- **DOCUMENT TEXT**:
────────
Hi Prateek, 

I never had planned to make the term audience to align with the SAML 
specification. 
However, in case this could lead to confusion we could also define a different 
term. 

Btw, did you look at the JWT spec whether the audience term there is inline 
with the SAML spec?

Ciao
Hannes

On Mar 14, 2013, at 11:34 AM, prateek mishra wrote:

> Hi Hannes,
> 
> I wanted to point out that use of the term "audience" in this document is not 
> consistent with the SAML 2.0 specification.
> 
> 
> What you are referring to here as "audience" corresponds to 
> <saml:destination> which is described as 
> 
> [quote-saml2.0]
> Destination [Optional]
> A URI reference indicating the address to which this request has been sent. 
> This is useful to prevent
> malicious forwarding of requests to unintended recipients, a protection that 
> is required by some
> protocol bindings. If it is present, the actual recipient MUST check that the 
> URI reference identifies the
> location at which the message was received. If it does not, the request MUST 
> be discarded. Some
> protocol bindings may require the use of this attribute (see [SAMLBind]).
────────
- **RECORDS**:
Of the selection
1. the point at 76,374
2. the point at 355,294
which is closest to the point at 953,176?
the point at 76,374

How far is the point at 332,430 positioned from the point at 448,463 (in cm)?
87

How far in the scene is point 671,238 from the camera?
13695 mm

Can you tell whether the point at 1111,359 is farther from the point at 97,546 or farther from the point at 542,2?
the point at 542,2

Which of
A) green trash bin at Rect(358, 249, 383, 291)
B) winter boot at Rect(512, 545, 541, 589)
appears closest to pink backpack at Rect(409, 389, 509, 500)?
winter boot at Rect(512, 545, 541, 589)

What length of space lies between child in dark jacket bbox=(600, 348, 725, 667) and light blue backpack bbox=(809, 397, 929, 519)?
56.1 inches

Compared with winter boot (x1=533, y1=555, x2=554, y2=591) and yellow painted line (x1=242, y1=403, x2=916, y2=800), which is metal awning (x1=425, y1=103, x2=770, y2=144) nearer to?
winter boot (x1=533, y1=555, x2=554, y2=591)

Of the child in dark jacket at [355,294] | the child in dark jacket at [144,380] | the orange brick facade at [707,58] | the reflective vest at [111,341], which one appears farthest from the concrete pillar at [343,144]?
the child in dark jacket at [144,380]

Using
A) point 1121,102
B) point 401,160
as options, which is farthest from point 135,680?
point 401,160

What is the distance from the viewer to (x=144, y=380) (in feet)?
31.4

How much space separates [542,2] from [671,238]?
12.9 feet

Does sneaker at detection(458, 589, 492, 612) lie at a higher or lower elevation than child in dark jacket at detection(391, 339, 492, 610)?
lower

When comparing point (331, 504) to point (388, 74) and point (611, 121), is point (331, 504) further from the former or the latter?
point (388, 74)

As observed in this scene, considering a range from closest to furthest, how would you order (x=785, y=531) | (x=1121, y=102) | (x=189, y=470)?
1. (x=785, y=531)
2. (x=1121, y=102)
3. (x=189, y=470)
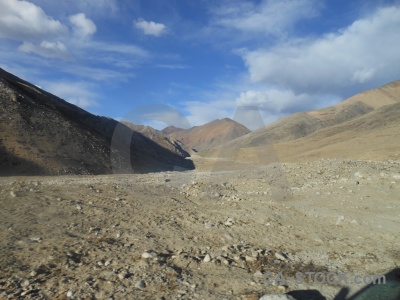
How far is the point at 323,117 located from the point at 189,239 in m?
119

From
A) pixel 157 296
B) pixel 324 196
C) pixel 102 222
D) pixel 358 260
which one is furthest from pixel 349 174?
pixel 157 296

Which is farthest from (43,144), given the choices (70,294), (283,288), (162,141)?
(162,141)

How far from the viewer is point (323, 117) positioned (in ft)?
383

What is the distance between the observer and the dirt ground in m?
5.13

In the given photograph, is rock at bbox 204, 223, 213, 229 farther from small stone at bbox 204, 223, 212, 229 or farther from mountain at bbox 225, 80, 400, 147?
mountain at bbox 225, 80, 400, 147

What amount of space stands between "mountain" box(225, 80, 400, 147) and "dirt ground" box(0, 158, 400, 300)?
95.0 metres

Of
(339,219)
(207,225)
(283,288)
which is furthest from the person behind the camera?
(339,219)

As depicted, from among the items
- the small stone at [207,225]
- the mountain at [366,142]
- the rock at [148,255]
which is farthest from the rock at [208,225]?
the mountain at [366,142]

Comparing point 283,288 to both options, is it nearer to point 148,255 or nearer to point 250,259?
point 250,259

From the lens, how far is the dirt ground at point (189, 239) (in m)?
5.13

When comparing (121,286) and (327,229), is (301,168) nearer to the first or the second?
(327,229)

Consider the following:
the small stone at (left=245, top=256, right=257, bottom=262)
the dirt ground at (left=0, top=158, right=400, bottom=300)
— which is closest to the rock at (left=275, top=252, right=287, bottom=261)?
the dirt ground at (left=0, top=158, right=400, bottom=300)

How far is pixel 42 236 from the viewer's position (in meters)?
6.70

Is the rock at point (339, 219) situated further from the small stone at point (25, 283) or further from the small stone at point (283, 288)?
the small stone at point (25, 283)
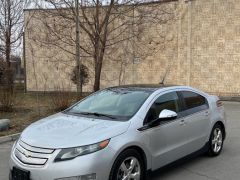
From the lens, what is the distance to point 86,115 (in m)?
6.14

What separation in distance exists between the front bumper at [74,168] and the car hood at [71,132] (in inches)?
7.8

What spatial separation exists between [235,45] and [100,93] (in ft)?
48.7

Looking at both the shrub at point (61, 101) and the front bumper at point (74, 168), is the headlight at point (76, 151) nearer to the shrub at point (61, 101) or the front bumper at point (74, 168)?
the front bumper at point (74, 168)

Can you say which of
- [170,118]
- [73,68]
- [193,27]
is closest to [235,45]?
[193,27]

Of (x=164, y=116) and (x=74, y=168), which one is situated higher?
(x=164, y=116)

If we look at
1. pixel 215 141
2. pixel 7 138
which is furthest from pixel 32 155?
pixel 7 138

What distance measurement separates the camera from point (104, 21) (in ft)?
65.8

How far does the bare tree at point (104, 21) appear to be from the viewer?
65.5 feet

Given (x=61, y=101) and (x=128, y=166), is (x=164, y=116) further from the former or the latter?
(x=61, y=101)

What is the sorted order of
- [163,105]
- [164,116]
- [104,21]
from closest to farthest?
[164,116] < [163,105] < [104,21]

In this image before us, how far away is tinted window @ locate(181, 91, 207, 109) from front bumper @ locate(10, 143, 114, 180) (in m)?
2.48

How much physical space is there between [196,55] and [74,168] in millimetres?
17674

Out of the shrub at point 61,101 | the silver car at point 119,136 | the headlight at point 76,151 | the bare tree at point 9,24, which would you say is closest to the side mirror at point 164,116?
the silver car at point 119,136

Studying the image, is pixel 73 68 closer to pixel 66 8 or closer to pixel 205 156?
pixel 66 8
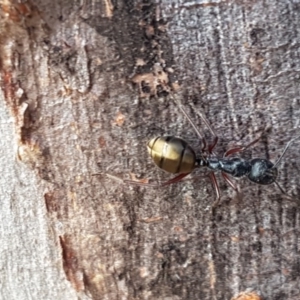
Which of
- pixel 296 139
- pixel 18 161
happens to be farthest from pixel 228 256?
pixel 18 161

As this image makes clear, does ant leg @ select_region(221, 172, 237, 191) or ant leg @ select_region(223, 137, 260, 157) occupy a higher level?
ant leg @ select_region(223, 137, 260, 157)

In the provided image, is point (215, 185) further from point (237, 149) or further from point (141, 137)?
point (141, 137)

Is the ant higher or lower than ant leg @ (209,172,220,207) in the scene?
higher

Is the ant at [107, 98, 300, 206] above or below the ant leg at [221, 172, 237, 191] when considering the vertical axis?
above

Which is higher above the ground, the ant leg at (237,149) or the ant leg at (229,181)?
the ant leg at (237,149)

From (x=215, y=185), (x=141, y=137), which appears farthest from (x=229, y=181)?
(x=141, y=137)
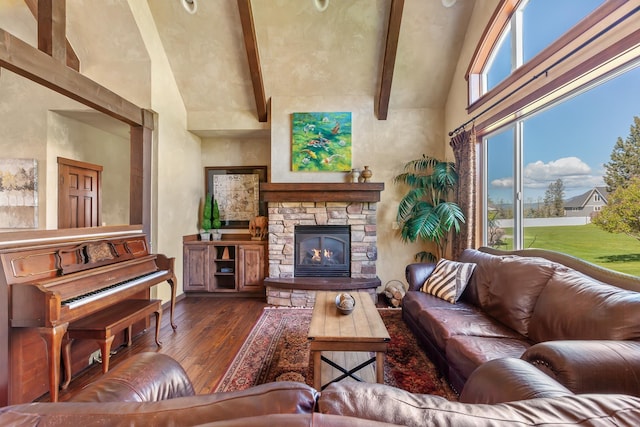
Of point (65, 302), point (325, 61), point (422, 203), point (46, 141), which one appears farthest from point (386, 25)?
point (46, 141)

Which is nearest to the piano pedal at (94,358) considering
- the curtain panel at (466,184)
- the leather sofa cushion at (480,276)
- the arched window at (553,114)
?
the leather sofa cushion at (480,276)

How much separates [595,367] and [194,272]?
4.31 meters

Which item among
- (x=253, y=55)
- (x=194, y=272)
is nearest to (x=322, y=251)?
(x=194, y=272)

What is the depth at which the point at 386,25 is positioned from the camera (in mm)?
3525

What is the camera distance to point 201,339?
2779 millimetres

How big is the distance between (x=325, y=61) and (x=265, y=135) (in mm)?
1529

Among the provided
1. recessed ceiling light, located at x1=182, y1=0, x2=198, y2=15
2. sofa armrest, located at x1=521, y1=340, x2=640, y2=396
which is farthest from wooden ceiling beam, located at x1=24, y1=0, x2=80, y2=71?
sofa armrest, located at x1=521, y1=340, x2=640, y2=396

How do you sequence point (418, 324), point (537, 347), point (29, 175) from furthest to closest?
point (29, 175) → point (418, 324) → point (537, 347)


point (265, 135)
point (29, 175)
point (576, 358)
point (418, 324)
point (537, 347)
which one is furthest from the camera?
point (265, 135)

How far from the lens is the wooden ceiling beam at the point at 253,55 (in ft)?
10.5

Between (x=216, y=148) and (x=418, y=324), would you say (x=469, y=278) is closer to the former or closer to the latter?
(x=418, y=324)

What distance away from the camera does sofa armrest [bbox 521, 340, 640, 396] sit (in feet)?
3.61

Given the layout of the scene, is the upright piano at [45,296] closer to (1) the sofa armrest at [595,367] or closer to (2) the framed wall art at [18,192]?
(2) the framed wall art at [18,192]

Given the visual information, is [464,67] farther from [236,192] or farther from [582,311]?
[236,192]
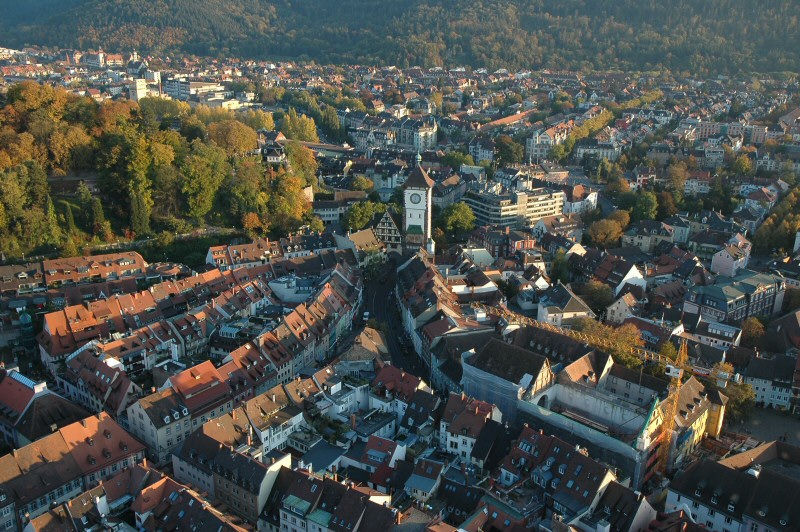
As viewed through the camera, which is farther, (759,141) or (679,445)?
(759,141)

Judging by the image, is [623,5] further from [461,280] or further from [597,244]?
[461,280]

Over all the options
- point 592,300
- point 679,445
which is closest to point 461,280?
point 592,300

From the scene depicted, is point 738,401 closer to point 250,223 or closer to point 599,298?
point 599,298

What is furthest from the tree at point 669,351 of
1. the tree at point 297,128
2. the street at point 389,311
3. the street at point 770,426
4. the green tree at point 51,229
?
the tree at point 297,128

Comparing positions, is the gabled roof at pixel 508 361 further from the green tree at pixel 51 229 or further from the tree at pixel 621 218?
the green tree at pixel 51 229

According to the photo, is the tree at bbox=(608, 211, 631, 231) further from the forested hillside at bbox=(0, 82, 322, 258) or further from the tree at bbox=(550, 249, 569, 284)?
the forested hillside at bbox=(0, 82, 322, 258)

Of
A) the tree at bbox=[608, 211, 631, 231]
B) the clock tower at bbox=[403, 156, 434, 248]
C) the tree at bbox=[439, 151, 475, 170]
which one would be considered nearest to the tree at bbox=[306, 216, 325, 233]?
the clock tower at bbox=[403, 156, 434, 248]
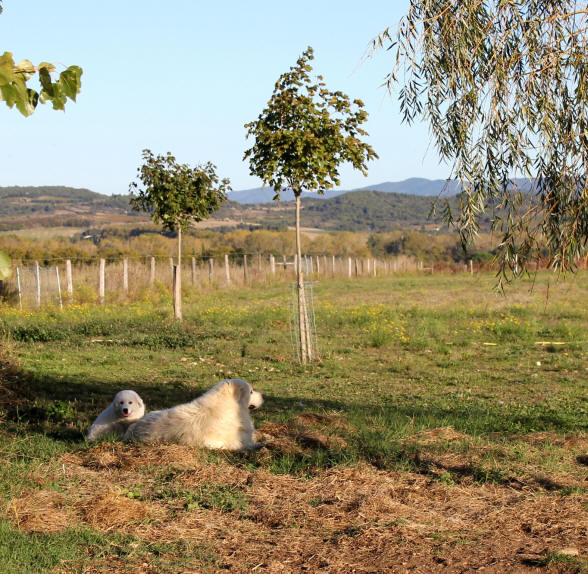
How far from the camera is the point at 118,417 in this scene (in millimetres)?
────────
- **THE TASK**: Transcribe the passage of the email about the term "audience" that begins at the words "Btw, did you" and ends after "SAML 2.0 specification.".

- **OUTPUT OF THE EXERCISE**:
Btw, did you look at the JWT spec whether the audience term there is inline 
with the SAML spec?

Ciao
Hannes

On Mar 14, 2013, at 11:34 AM, prateek mishra wrote:

> Hi Hannes,
> 
> I wanted to point out that use of the term "audience" in this document is not 
> consistent with the SAML 2.0 specification.